Même si c’est une victoire que la rue semble célébrer, nul ne verse dans le triomphalisme. Chacun le sait : cette date, aussi clé soit-elle, n’est qu’une étape. D’autant que les échos en provenance des espaces de dialogue fraîchement créés interrogent et suscitent le débat. Hamou Merzouk tient à mettre les choses au clair : « Les partis d’opposition ? Il n’y a pas de partis d’opposition aujourd’hui pour nous. Opposition à qui ? À l’armée ? Aujourd’hui, il n’y a que deux camps, celui de ceux qui écoutent le peuple et qui sont avec lui, et, de l’autre, les opportunistes qui en sont les ennemis. » Pour Djalal Mokrani, vice-secrétaire de l’organisation Rassemblement Actions Jeunesse (RAJ) — active depuis 1993 sur le front des luttes sociales —, la situation est extrêmement préoccupante : « Gaïd Salah essaye de gagner du temps en vue de la concrétisation de sa propre feuille de route, tout en tentant par tous les moyens de casser cette révolution. Ils tenteront d’aller jusqu’au bout afin de sauver le régime politique, et il faut être réalistes : nous assistons à une régression démocratique au bout de 20 semaines de mobilisation, avec l’arrestation de figures emblématiques, de jeunes militants… Il suffit d’avoir une opinion différente de celle du pouvoir militaire pour être ciblé. »
Parallèlement, les vagues de mises sous mandat de dépôt prononcées à l’encontre d’hommes d’affaires, de politiciens et de ministres questionnent la stratégie du chef des armées : « Le clan de Gaïd Salah adapte sa stratégie au contexte et, en procédant à ces arrestations, il tente de mettre en avant sa volonté de changement afin de gagner en légitimité. Mais il est clair que rien n’a changé : notre justice n’est pas plus indépendante aujourd’hui qu’hier, l’appareil judiciaire est seulement passé des mains du clan Bouteflika à celui de Gaïd Salah », poursuit Djalal Mokrani.
Un manifestant algérois porte une écharpe à l'effigie de Lakdhar Bouregaâ, par Laurent Perpigna Iban
La fin d’un cycle ?
Quatre jours plus tard, le 9 juillet, expire le mandat du chef de l’État intérimaire Abdelkader Bensalah. Sa prolongation, validée par le Conseil constitutionnel — qui avait également validé la candidature d’Abdelaziz Bouteflika pour un cinquième mandat —, est perçue comme une nouvelle offense pour une grande partie des Algériens.

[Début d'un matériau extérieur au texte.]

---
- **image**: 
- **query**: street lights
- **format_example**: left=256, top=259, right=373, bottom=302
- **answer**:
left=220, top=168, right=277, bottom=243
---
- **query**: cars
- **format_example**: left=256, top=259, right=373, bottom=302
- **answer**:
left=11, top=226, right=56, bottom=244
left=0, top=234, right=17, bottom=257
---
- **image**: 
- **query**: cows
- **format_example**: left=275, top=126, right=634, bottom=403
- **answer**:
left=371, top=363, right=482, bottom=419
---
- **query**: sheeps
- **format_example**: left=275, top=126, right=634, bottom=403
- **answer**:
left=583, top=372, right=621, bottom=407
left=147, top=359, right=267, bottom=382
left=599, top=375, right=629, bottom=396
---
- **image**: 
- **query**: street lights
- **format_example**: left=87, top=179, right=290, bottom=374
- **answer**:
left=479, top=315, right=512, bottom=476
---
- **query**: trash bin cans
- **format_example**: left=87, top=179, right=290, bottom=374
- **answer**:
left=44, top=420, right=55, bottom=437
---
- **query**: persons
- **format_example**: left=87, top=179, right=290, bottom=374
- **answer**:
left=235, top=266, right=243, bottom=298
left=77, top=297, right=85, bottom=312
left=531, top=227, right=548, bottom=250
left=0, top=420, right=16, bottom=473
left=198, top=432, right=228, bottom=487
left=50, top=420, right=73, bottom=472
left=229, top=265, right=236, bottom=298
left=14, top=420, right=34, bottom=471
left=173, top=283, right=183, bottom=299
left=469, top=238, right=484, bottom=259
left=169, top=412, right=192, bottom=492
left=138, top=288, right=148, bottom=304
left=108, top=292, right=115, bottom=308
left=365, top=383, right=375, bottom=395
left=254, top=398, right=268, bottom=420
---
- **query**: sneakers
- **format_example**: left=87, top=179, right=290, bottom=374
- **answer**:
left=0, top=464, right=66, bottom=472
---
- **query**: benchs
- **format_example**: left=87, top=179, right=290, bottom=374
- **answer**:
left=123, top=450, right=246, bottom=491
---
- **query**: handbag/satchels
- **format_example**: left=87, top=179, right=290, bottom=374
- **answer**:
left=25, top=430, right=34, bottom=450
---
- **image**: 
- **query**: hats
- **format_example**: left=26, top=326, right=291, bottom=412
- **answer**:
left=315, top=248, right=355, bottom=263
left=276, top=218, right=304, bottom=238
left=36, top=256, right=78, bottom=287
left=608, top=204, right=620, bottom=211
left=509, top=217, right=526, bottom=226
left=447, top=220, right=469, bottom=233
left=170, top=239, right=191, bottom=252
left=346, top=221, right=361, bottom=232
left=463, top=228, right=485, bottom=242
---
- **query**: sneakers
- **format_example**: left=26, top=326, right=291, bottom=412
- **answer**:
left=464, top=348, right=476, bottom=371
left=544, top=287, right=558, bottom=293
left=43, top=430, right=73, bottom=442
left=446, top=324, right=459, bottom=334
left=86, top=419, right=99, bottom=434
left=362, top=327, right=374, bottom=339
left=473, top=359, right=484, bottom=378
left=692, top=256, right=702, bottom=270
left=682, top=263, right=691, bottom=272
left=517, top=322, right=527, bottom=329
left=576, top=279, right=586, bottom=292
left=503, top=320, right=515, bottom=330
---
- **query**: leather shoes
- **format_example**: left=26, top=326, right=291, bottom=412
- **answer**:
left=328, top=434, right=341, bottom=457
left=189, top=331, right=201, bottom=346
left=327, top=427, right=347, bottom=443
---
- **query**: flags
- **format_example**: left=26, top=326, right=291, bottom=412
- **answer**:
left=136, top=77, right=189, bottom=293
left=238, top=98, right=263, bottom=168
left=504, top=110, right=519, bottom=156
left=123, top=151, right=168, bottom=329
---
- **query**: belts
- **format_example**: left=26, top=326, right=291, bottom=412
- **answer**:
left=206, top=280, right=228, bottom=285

Pur produit du régime, Bensalah se trouve aujourd’hui dans l’œil du cyclone, et les milliers d’étudiants, qui ont battu le pavé lors de la traditionnelle manifestation du mardi, le 9 juillet, n’ont pas manqué de l’égratigner tout autant que Salah. Le climat anxiogène, nourri par le spectre d’un pays désormais plongé dans le vide constitutionnel, est entretenu à dessein par le pouvoir en place afin de justifier sa légitimité.
« Les syndicats, s’ils ont pris des positions de principe, n’ont pas lancé d’appels massifs à la grève générale. Une situation un peu analogue à celle des gilets jaunes en France. »
Alors, quels leviers utiliser pour déraciner le pouvoir de son trône ? « Si le mouvement est large et qu’il échappe au contrôle du pouvoir, il n’y a pas pour autant d’initiative politique représentative, malgré la très forte mobilisation. La seule initiative vient de partis politiques qui ne sont pas représentatifs de quoi que ce soit, sinon d’eux-mêmes. Même si elle est à l’écoute, la société civile4 n’est pas aujourd’hui représentée politiquement. C’est elle qui tient la rue, et elle aura besoin tôt ou tard d’une initiative crédible. En parallèle, le pouvoir cherche à gagner du temps… Jusqu’à quand, c’est la grande interrogation », poursuit Nadir Djermoune. Et le risque, pour beaucoup, est bien là : réduire la crise structurelle algérienne à la seule question d’une élection présidentielle. Cet écueil trahirait les rêves de révolution démocratique portés depuis le 22 février 2019. « Il y a d’un côté un système machiavélique qui maîtrise parfaitement la ruse politique, et qui tente d’étouffer cette révolution afin de permettre au régime de se régénérer, et de l’autre, une société civile qui s’organise, des citoyens qui se réapproprient la vie politique… Nous sommes face à une société qui est prête à déjouer toute tentative de manœuvre », tranche quant à lui Djalal Mokrani, empreint d’optimisme.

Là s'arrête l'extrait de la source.